Chez l’animal, les données montrent que l’exposition précoce à des doses physiologiques de BPA perturbe l’expression et la méthylation des gènes via des modifications épigénétiques chez l’embryon et un développement anormal du placenta murin (Susiarjo, 2013).
Chez le rat, le BPA altère la stéroïdogenèse ce qui peut conduire à un dysfonctionnement testiculaire (D’Cruz, 2012).
D’autres perturbateurs endocriniens présents dans une large gamme d’insecticides, fongicides et herbicides (trichlorfone, vinclozoline, atrazine respectivement) ont des effets connus sur le système reproductif femelle et mâle après exposition in utero. L’étude de leurs effets épigénétiques est limitée à certaines séquences cibles, choisies pour leur implication dans le développement de l’appareil génital.
Une étude récente des profils de méthylation établis sur le sperme d’individus sur 3 générations après exposition in utero à la vinclozoline reporte quelques anomalies de méthylation (Guerrero-Bosagna, 2010). Des effets anti-androgéniques sur la génération directement exposée au vinclozoline in utero ont été reportés, avec une altération des organes génitaux externes, mais pas d’effet sur la spermatogenèse (Matsuura, 2005).

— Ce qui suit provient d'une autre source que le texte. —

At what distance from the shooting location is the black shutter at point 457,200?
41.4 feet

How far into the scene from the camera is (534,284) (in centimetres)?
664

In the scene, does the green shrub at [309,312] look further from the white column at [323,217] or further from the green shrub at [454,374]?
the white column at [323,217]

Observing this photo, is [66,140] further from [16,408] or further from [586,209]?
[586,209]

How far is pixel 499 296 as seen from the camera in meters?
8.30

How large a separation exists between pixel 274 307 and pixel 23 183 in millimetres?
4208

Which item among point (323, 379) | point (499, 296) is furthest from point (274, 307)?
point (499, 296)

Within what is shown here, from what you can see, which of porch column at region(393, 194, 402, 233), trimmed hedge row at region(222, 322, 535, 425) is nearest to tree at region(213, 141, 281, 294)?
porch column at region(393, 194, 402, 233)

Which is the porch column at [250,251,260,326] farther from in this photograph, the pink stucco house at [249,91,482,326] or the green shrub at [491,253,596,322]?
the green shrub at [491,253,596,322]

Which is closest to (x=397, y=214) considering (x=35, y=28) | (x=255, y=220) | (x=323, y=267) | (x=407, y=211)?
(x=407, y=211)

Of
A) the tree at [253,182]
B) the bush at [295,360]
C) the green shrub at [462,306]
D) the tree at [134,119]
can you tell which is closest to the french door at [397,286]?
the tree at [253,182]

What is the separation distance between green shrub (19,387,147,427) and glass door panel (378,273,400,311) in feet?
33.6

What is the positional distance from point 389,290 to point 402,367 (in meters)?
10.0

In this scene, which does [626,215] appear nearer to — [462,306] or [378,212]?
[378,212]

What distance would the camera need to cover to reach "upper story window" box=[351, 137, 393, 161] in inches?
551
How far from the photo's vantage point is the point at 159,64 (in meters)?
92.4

En 2009, Bromer et al ont montré qu’une exposition in utero chez la souris à l’agent prooestrogénique : diéthylstilboestrol induit après une diminution de l’expression et une légère hyperméthylation du gène Hx10a, en association avec une expression accrue des DNMT (DNA methyltransferase) (Bromer, 2009). Cette hyperméthylation pourrait participer au développement de tumeurs épithéliales de l’utérus observées chez les souris femelles exposées.
Tabac
L’exposition au tabac affecte l’épigénome et cela peut augmenter le risque de maladies et de cancers. Dans une étude suédoise (Besingi, 2013), les chercheurs ont examiné la façon dont les gènes sont modifiés chez les fumeurs et ont identifié un grand nombre de gènes touchés par ces modifications liées au tabac, mais uniquement lorsque le tabac est fumé. Cela suggère des modifications épigénétiques probablement indépendantes des composés du tabac mais associées aux produits de la combustion du tabac.
En 2013 une étude sur la méthylation de sang de cordon de 1062 nouveau-nés (cohorte MoBa : The Norwegian Mother and Child Cohort Study) dont la mère a fumé pendant la grossesse a été effectué par l’équipe de Joubert et al. Les résultats ont mis en évidence une association entre les niveaux de cotinine maternelle et la méthylation de 473 844 sites CpG mesurés sur les échantillons sanguins (Joubert, 2013).